Nasional

34,9 Persen Remaja Indonesia Alami Masalah Kesehatan Mental, Wamen Pendidikan Soroti Peran Guru BK

Network — Kaltim Today 24 September 2025 11:13
34,9 Persen Remaja Indonesia Alami Masalah Kesehatan Mental, Wamen Pendidikan Soroti Peran Guru BK
Ilustrasi. (Istimewa)

Kaltimtoday.co - Wakil Menteri Pendidikan Dasar dan Menengah, Fajar Riza Ul Haq, mengungkap fakta mengejutkan mengenai kondisi kesehatan mental remaja di Indonesia. Berdasarkan data terbaru, sebanyak 34,9 persen remaja mengalami masalah kesehatan mental, dengan 5,5 persen di antaranya masuk kategori berat.

Lebih mengkhawatirkan lagi, jumlah remaja yang memiliki pikiran untuk mengakhiri hidup terus meningkat.

“Semakin banyak anak-anak kita yang punya pikiran bunuh diri, ini kondisi yang sangat memprihatinkan,” kata Fajar saat membuka Pelatihan Fasilitator Daerah: Program Pengembangan Kompetensi Guru dalam Memberikan Layanan Bimbingan dan Konseling di Padang, Sumatera Barat, Selasa (23/9/2025).

Menurut Fajar, pola pengasuhan di rumah serta keterpaparan gawai sejak usia dini menjadi faktor pemicu. Lebih dari 30 persen anak usia 0–6 tahun sudah terbiasa menggunakan gawai. Hal ini menimbulkan scroll culture yang membuat anak cepat marah, kehilangan semangat belajar, hingga kurang bersosialisasi.

“Kecanduan gawai dan media sosial memicu cyberbullying, stres, depresi, dan penurunan kualitas belajar.
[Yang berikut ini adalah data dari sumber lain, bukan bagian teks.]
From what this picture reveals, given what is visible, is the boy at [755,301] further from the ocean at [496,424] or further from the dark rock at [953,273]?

Anak-anak lebih suka menyendiri, kemampuan sosial-emosionalnya rendah, dan lebih percaya curhat kepada teman sebaya, akun anonim di media sosial, bahkan aplikasi AI, daripada kepada orang tua atau guru,” jelasnya.

Untuk menghadapi tantangan ini, Kemendikdasmen melalui Balai Guru dan Tenaga Kependidikan (BGTK) menghadirkan program penguatan kompetensi guru bimbingan konseling (BK). Pendekatan yang digunakan bersifat lebih humanis dan menyeluruh, menyesuaikan tantangan era disrupsi teknologi, tekanan sosial, serta meningkatnya kasus kesehatan mental remaja. 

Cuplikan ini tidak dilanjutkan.